= 1860 in rail transport =

==Events==

=== February events ===
- February 1 – Stockholders and officials take an inaugural ride on the first Staten Island Railway line between Vanderbilt's Landing and Eltingville.;

=== April events ===
- April 23 – The Staten Island Railway starts operations in Staten Island, New York; this is now the oldest rapid transit right-of-way in New York City, but is operated separately from the New York City Subway.

=== May events ===
- May 7 – The Bavarian State Railway opens connecting Rosenheim, Prien and Traunstein.
- May 14 – The Staten Island Railway is extended to Annadale.
- May 15 – New Brunswick issues the first postage stamps to depict a locomotive.

=== June events ===
- June 2 – The Staten Island Railway is extended to Tottenville.
- June 26 – Opening of first railway in Southern Africa, the Natal Railway from Durban to The Point in the Colony of Natal (3 km of standard gauge).

=== July events ===
- July 2 – Cessation of operation as an atmospheric railway of the Bois de Vésinet–Saint-Germain-en-Laye section of the Paris–Saint-Germain line, the last surviving atmospheric working.
- July 19 – The London and South Western Railway extension to Exeter opens.

=== August events ===
- August 17 – The Oil Creek Railroad is chartered by railroad investor Thomas Struthers of Warren, Pennsylvania, and several other Warren businessmen.
- August 25 – The Prince of Wales, who later became Edward VII, presides over the opening ceremonies for the Victoria Railway Bridge near Montreal, Province of Canada.
- August 30 – The predecessor to Birkenhead Corporation Tramways opens the first street-running horsecar town tramway in Europe.

=== September events ===
- September 17 – The Atchison and Topeka Railroad, chartered on February 11, 1859, and predecessor to the Atchison, Topeka and Santa Fe Railway, is organized.

=== October events ===
- October 23 (approx.) – Installation of the first water troughs for steam locomotives to pick up water at speed, by the London and North Western Railway at Mochdre, Conwy, on its North Wales Coast (or Chester and Holyhead) line.
- October 26 – The Bergisch-Märkische Eisenbahn in Germany opens between Bochum Hauptbahnhof and Witten.

=== November events ===
- November 16 – The Atherstone rail accident in England kills 10 Irish cattle drovers.
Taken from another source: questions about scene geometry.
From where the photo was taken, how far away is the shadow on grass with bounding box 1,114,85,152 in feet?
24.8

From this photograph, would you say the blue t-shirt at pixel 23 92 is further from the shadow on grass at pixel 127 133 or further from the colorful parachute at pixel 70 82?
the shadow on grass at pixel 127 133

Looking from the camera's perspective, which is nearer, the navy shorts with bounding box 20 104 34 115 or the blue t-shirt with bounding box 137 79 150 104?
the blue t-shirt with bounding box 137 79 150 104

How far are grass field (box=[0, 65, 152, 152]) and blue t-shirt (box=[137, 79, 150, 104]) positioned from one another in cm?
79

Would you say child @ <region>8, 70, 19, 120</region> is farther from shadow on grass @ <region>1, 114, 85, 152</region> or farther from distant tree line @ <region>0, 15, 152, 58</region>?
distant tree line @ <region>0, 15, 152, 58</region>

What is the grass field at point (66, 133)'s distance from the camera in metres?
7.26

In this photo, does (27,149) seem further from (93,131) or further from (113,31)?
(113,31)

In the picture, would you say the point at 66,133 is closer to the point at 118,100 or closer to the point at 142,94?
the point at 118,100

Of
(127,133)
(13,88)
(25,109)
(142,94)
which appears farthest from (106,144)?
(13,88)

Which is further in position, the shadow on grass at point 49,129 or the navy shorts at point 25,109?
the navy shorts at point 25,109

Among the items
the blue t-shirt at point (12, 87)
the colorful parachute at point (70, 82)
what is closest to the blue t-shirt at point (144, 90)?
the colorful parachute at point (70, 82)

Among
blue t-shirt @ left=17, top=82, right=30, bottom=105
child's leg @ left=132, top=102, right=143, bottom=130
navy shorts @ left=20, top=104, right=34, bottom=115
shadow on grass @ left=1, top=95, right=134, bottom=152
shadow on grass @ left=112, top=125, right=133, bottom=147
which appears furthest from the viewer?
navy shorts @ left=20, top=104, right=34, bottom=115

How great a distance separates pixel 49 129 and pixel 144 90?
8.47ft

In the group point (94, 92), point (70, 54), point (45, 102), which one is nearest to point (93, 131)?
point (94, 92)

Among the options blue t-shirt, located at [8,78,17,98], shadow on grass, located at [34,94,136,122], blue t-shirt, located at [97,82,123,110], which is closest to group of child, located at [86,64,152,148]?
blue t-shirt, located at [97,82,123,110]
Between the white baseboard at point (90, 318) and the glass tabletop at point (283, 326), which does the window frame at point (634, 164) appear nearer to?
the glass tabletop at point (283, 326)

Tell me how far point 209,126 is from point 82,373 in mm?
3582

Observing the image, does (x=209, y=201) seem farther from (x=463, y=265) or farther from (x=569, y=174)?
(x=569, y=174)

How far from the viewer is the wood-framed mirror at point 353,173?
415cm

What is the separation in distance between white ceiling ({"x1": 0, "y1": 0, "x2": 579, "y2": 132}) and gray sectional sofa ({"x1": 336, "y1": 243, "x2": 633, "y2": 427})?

=== Unknown date events ===
- The first 2-6-0s with leading trucks are built by the Baldwin Locomotive Works for the Louisville and Nashville Railroad.
- Kingston Locomotive Works, predecessor of the Canadian Locomotive Company, declares bankruptcy.

==Births==

=== January births ===
- January 3 – Henry Clay Hall, commissioner for Interstate Commerce Commission beginning in 1914, chairman of same 1917–1928 (died 1936).

=== December births ===
- December 6 – Howard Elliott, president of Northern Pacific Railway 1903–1913 and New Haven Railroad beginning in 1913 (died 1928)

==Deaths==
===March deaths===
- March 14 – Carl Ritter von Ghega, Austrian civil engineer, builder of the Semmering railway (born 1802).

=== September deaths ===
- September 18 – Joseph Locke, construction engineer of Stockton and Darlington Railway and Liverpool and Manchester Railway, chief engineer of Grand Junction Railway (born 1805).